Ansichten eines Informatikers

Die Maori-Tanzeinlage

Hadmut
6.11.2018 12:24

Womit ich an dem Tag gar nicht gerechnet hätte:

Maori-Tanz-Shows habe ich schon einige gesehen.

Es geht eigentlich immer um das traditionelle Maori-Ritual, dass man als Gast zu den Maori kommt und zunächst mit Kampfesgesten, Waffen, Scheinangriffen und aggressiven Grimassen, besonders der herausgestreckten Zunge, auf die Probe gestellt wird: Verteidigt man sich oder greift an, gilt man als böse und wird am besten gleich kaltgemacht. Bekommt man Angst, ist man nicht der Beachtung wert.

Erst wenn man die Scheinangriffe und üblen Gesten mit gut gelaunter Gleichmut über sich ergehen lässt, hat man sich als Gast würdig erwiesen und es kommt der lustige Teil mit viel Musik, fetzigem Gesang, Tanz und etwas Jonglierkunst mit den Kugeln und den zugeworfenen Stäben.

Dass ich sowas im Museum zu sehen bekomme, damit hätte ich nicht gerechnet, deshalb hatte ich auch kein Mikrofon dabei. Leider gehört helles Licht auch nicht so zu den traditionellen Empfangsriten, was in Kombination mit schnellen Bewegungen dazu führt, dass 98% der Fotos Ausschuss sind weil unterbelichtet/verwackelt/unscharf.

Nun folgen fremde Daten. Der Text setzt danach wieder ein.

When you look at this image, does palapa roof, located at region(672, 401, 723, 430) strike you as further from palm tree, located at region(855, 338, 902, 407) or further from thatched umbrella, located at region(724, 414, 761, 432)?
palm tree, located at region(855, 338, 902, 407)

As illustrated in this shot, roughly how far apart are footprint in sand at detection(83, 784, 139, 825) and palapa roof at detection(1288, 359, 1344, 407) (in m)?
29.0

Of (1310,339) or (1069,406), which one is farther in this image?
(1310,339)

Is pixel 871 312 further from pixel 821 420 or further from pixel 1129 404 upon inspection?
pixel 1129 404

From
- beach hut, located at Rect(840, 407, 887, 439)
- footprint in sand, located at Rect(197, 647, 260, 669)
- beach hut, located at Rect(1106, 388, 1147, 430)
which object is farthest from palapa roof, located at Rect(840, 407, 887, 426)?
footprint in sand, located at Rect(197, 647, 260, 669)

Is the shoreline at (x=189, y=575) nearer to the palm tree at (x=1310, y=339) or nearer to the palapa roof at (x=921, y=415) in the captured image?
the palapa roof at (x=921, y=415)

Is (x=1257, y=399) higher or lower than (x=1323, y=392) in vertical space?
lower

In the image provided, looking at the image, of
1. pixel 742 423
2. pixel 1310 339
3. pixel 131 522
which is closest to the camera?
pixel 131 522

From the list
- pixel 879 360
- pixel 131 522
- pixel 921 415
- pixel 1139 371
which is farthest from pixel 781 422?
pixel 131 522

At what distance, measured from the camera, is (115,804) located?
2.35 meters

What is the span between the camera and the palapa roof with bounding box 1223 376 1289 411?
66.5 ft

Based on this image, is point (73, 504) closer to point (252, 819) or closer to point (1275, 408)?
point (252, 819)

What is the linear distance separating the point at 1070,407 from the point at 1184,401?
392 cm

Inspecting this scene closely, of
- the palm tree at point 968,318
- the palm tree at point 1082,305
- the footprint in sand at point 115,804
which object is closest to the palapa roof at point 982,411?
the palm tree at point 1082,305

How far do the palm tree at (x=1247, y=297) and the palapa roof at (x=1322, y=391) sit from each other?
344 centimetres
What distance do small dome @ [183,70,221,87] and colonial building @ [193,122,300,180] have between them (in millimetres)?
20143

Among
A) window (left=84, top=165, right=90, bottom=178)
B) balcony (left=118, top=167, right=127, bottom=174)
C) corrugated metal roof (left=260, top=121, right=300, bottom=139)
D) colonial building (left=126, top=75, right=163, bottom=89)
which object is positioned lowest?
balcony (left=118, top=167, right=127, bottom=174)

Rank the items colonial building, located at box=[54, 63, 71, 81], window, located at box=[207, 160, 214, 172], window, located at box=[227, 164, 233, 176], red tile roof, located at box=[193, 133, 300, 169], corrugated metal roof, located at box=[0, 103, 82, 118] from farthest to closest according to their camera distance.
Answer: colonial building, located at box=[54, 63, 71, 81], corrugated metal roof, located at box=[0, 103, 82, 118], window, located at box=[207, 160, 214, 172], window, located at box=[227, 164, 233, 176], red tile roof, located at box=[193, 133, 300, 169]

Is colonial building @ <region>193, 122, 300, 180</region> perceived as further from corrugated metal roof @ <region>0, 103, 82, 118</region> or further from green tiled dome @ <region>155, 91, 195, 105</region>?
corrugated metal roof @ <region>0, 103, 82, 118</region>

Ich frage mich ja, was diese Leute im Publikum so produzieren, die da zu Dutzenden ihre Handys hochhalten, wenn selbst einen Vollformat-Spiegelreflex-kamera damit überfordert ist, das ordentlich aufzunehmen.

Hinterher hatten sie noch Fragemöglichkeiten. Ich habe mal gefragt, wie das jetzt eigentlich kommt, dass die Frauen da nun die Kriegstänze der Männer mitmachen, weil ich bei früheren Neuseelandbesuchen gelernt habe, dass Kampf eigentlich Männersache ist. (Wer die Maori mit ihren komischen Paddelwaffen mal so richtig kämpfen und die Effektivität dieser Waffen erahnen will, dem empfehle ich dringend den Film The Dead Lands, allerdings stellenweise brutal. Dafür sieht man einiges von der kriegerischen Kultur.) Ob das nun so ein feministisches Ding wäre oder was es damit auf sich habe.

Antwort: Kommt auf den Stamm (tribe) an. Es gibt welche (z. B. den der helleren Tänzerin), bei denen halten sich Frauen ganz raus. Dann gibt es welche, bei denen Frauen zwar nicht kämpfen, aber unterstützen, und damit auch an den Tänzen zur physischen und psychischen Vorbereitung teilnehmen. Und es gibt Stämme wie den der dunkleren Tänzerinj, die auch die Frauen in den Krieg geschickt und dazu natürlich auch trainiert haben. Aber für solche Theateraufführungen machen sie natürlich alle mit.

Generell kann ich aber sagen, dass sich die Maori sehr von den australischen Aborigines unterscheiden. Sie sind lustige, aufgeschlossene, kommunikationsfreudige Leute, die man auch häufig im normalen Leben trifft, etwa im Supermarkt an der Kasse, und mit denen ich viele lustige Gespräche geführt und gejuxt, rumgeblödelt habe. Das sind einfach nette Leute (nicht traditionell, da haben sie Fremden eben auch gerne mal den Schädel eingeschlagen, aber heute). Mit australischen Aborigines ins Gespräch zu kommen kann je nach Stamm sehr schwierig sein, und dort, wo es mir – mitunter zum Erstaunen von Australiern – gelungen war, waren es ernste, auch etwas entrückte Gespräche. Auch wenn bekannt ist, dass manche Maori unter Fettsucht oder Alkoholismus leiden, bleibt bei mir doch der Eindruck, dass die so allgemein „gut drauf” sind. Tanzeinlagen wie diese gibt es aber auch bei den australischen Aborigines, die dann allerdings eher den Kampf des Jägers gegen das Krokodil stilisieren als den Empfäng von Gästen darstellen.